DATA RECORDS
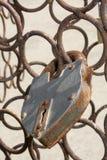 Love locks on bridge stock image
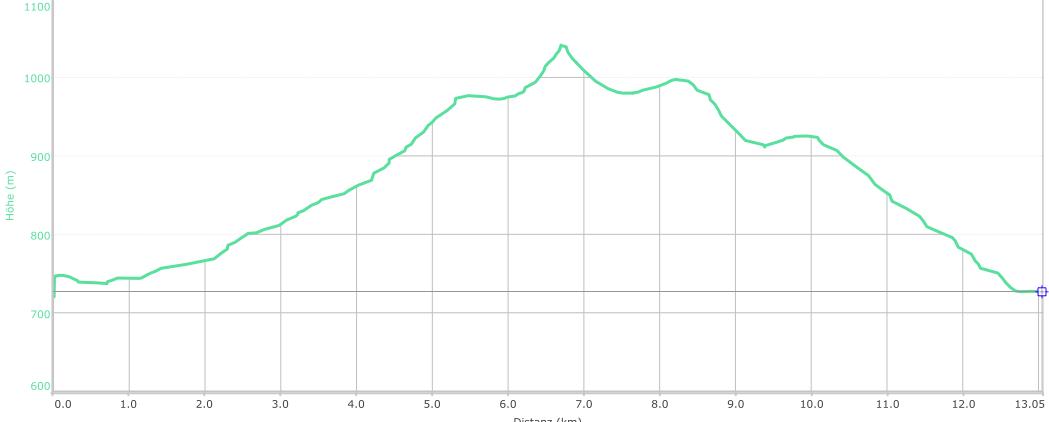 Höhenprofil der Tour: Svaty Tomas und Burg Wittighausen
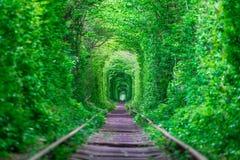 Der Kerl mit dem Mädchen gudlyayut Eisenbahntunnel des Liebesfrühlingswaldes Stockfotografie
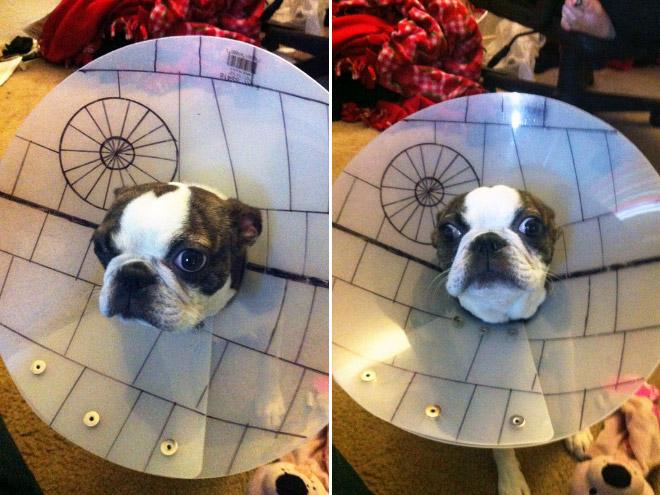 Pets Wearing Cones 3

==

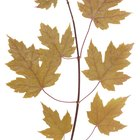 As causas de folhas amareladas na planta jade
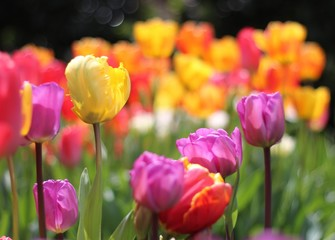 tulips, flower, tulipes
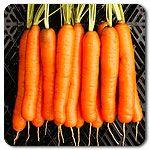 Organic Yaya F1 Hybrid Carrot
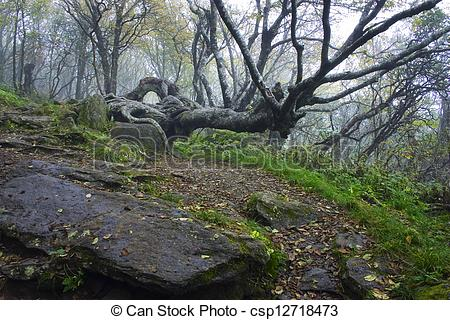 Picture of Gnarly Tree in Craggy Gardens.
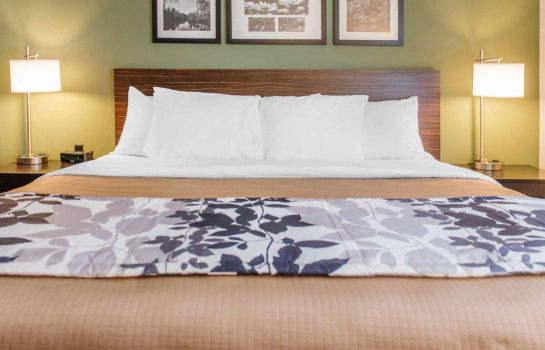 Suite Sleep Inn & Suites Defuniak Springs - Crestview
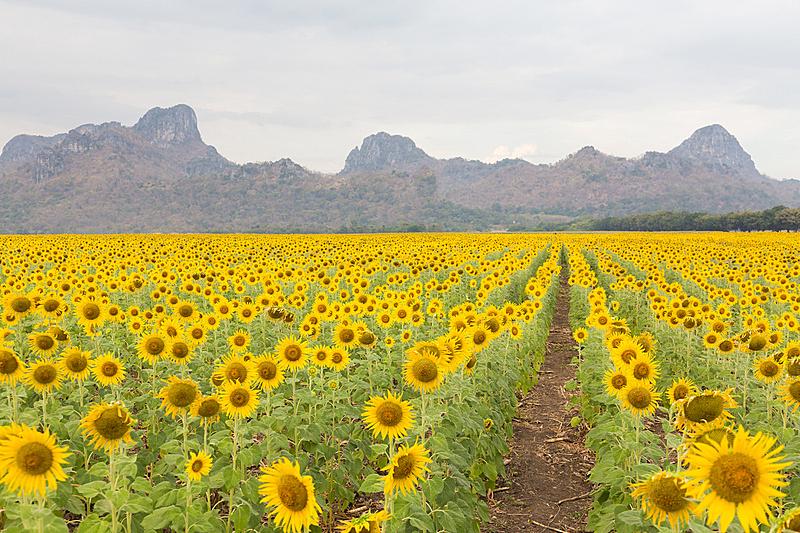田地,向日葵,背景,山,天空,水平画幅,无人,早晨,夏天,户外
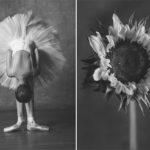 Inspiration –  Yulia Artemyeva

YOUR INSTRUCTIONS
From the records above, copy exactly the stretch from the line holding "Love locks on bridge stock image" through the line holding "Pets Wearing Cones 3", both ends included, without the pictures.

TASK SOLUTION
 Love locks on bridge stock image
 Höhenprofil der Tour: Svaty Tomas und Burg Wittighausen
 Der Kerl mit dem Mädchen gudlyayut Eisenbahntunnel des Liebesfrühlingswaldes Stockfotografie
 Pets Wearing Cones 3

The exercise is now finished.